Paper detail

Calibrating and Stabilizing Spectropolarimeters with Charge Shuffling and Daytime Sky Measurements

Well-calibrated spectropolarimetry studies at resolutions of $R>$10,000 with signal-to-noise ratios (SNRs) better than 0.01\% across individual line profiles, are becoming common with larger aperture telescopes. Spectropolarimetric studies require high SNR observations and are often limited by instrument systematic errors. As an example, fiber-fed spectropolarimeters combined with advanced line-combination algorithms can reach statistical error limits of 0.001\% in measurements of spectral line profiles referenced to the continuum. Calibration of such observations is often required both for cross-talk and for continuum polarization. This is not straightforward since telescope cross-talk errors are rarely less than $\sim$1\%. In solar instruments like the Daniel K. Inouye Solar Telescope (DKIST), much more stringent calibration is required and the telescope optical design contains substantial intrinsic polarization artifacts. This paper describes some generally useful techniques we have applied to the HiVIS spectropolarimeter at the 3.7m AEOS telescope on Haleakala.

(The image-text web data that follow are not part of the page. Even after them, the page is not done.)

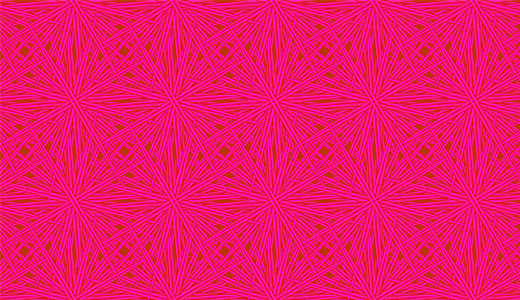 Pink grass patterns free download seamless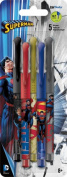 Coloured Gel Pens - DC Comics - Superman - 5pk New Stationery iw1764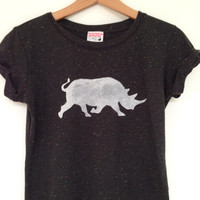 Rhino top - look cool and save rhinos
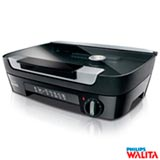 Grill de Mesa Walita Viva Collection com Chapa Dupla de 1500W Preto RI6360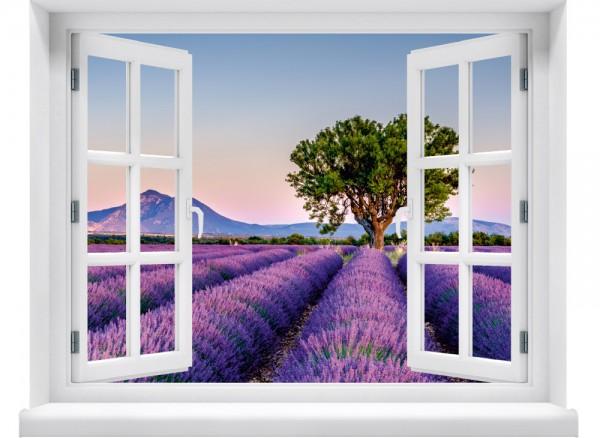 Wandbild Tapete weißes Fenster mit Lavendelfeld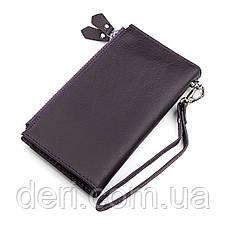 Кошелек женский ST Leather кожаный фиолетовый, фото 2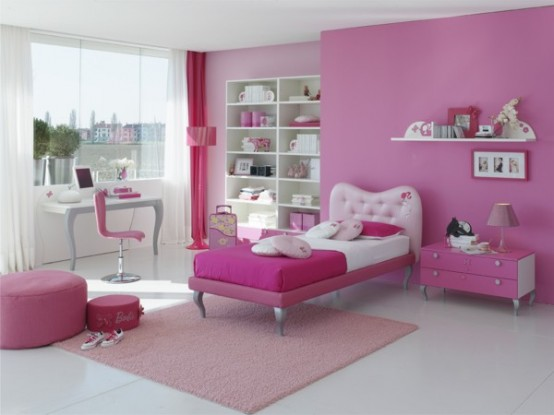 little girl room color ideas photo - 1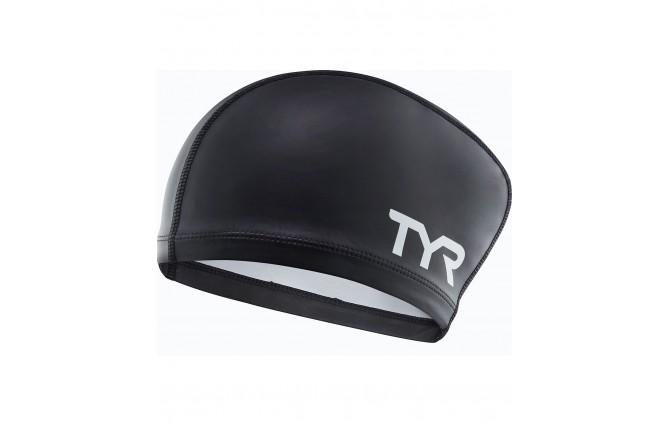 TYR LONG HAIR SILICONE COMFORT SWIM CAP / Шапочка плавательная комфортная для длинных волос женская, Шапочки - в интернет магазине спортивных товаров Tri-sport!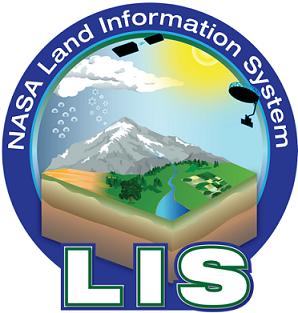 LIS logo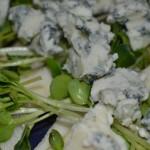 Roquefort auf Birnen-Carpaccio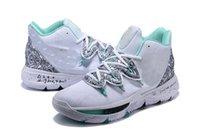 4cc82014ce5c Hand des Kyrie V von Fatima PE scherzt Schuhe für Verkäufe Beste Qualität  Irving 5 Jungen im Freienschuhspeicher geben Verschiffengröße 36-46 frei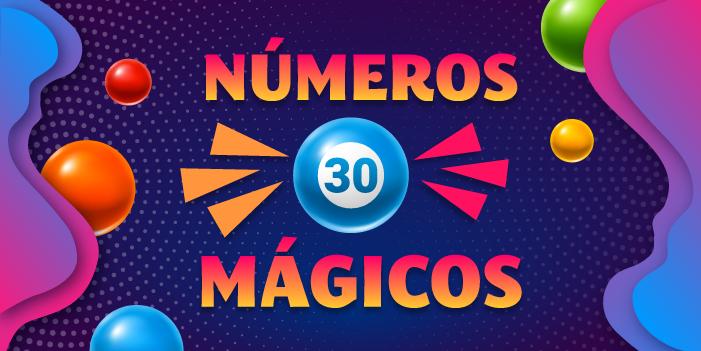 números mágicos 30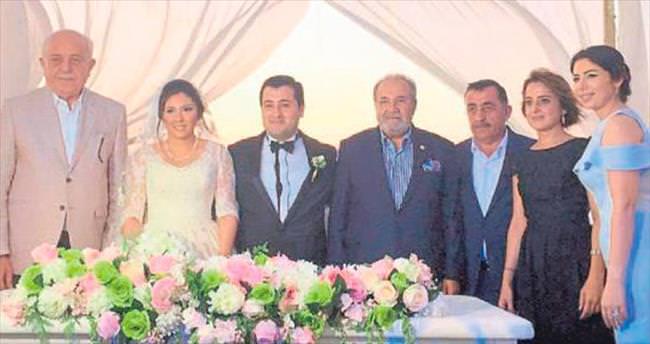 İskenderun'da muhteşem düğün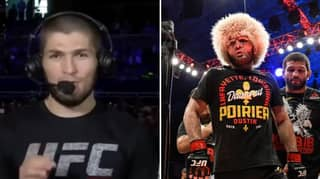 Khabib Nurmagomedov Shows How You've Probably Been Announcing His Name Wrong
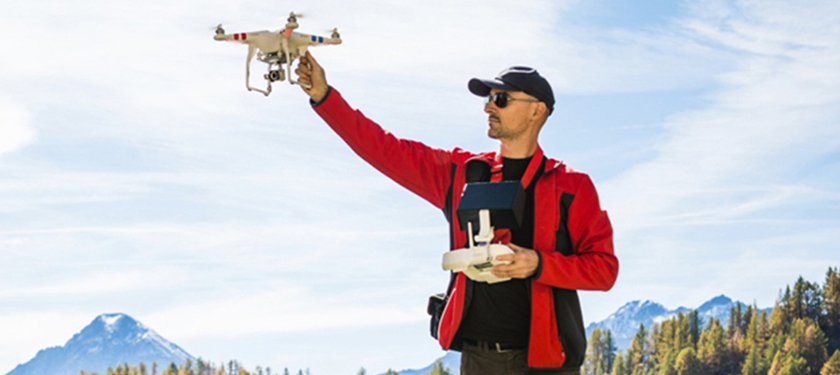 Understand threats posed by small drones in the same airspace as commercial airplanes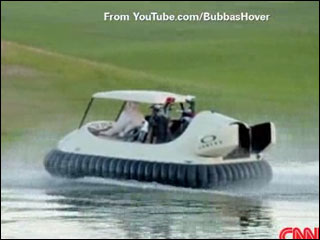 Golf cart hover craft hits the green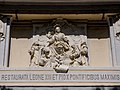 Cartuja de Aula Die-Zaragoza - P7254855.jpg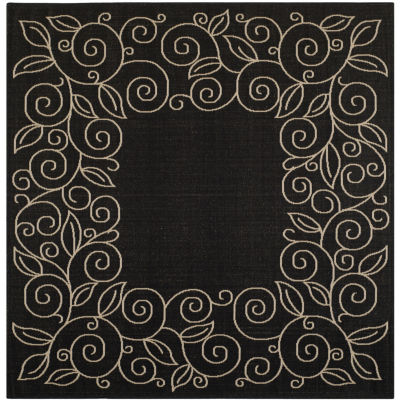 Safavieh Courtyard Collection Kiaran Floral Indoor/Outdoor Square Area Rug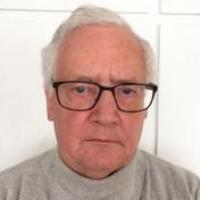 Billede af Morten Møller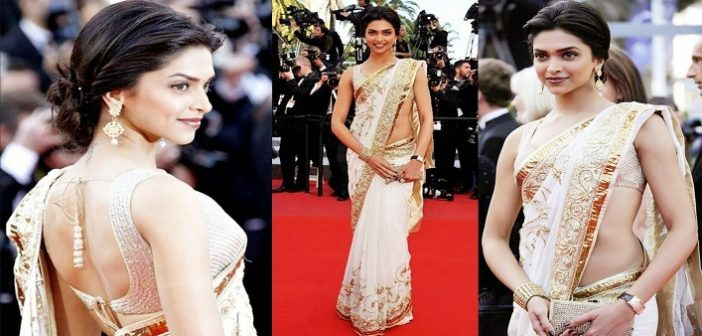 5 Stunning Looks Only Tamasha Girl Deepika Padukone Can Pull Off!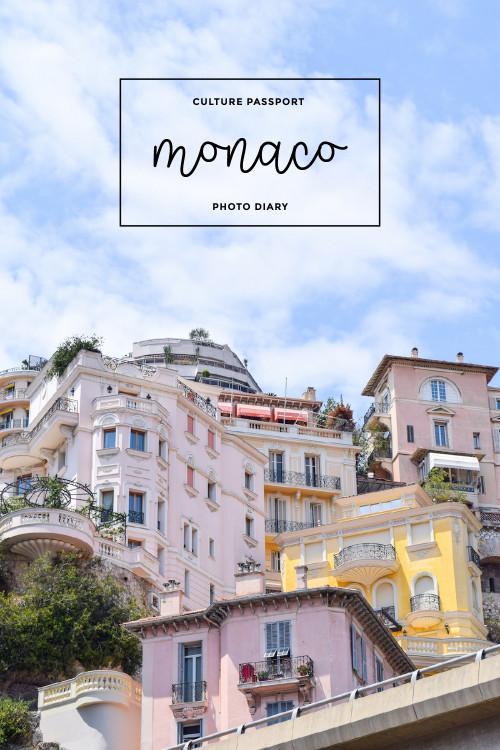 Quartier du Port, Monaco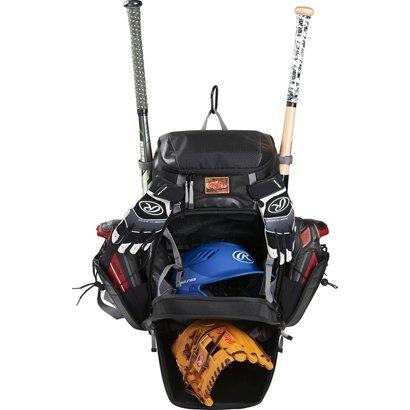 Rawlings R1000 Gold Glove Series Bat Backpack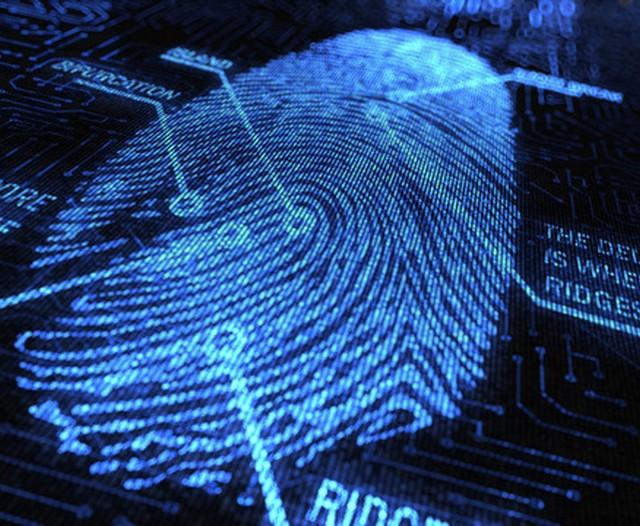 fingerprint_featured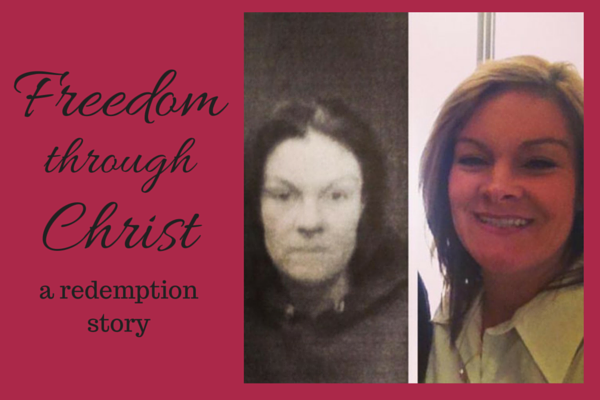 Freedom through Christ!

HiVIS now yields accurate polarized spectral line profiles that are shot-noise limited to 0.01\% SNR levels at our full spectral resolution of 10,000 at spectral sampling of $\sim$100,000. We show line profiles with absolute spectropolarimetric calibration for cross-talk and continuum polarization in a system with polarization cross-talk levels of essentially 100\%. In these data the continuum polarization can be recovered to one percent accuracy because of synchronized charge-shuffling model now working with our CCD detector. These techniques can be applied to other spectropolarimeters on other telescopes for both night and day-time applications such as DKIST, TMT and ELT which have folded non-axially symmetric foci.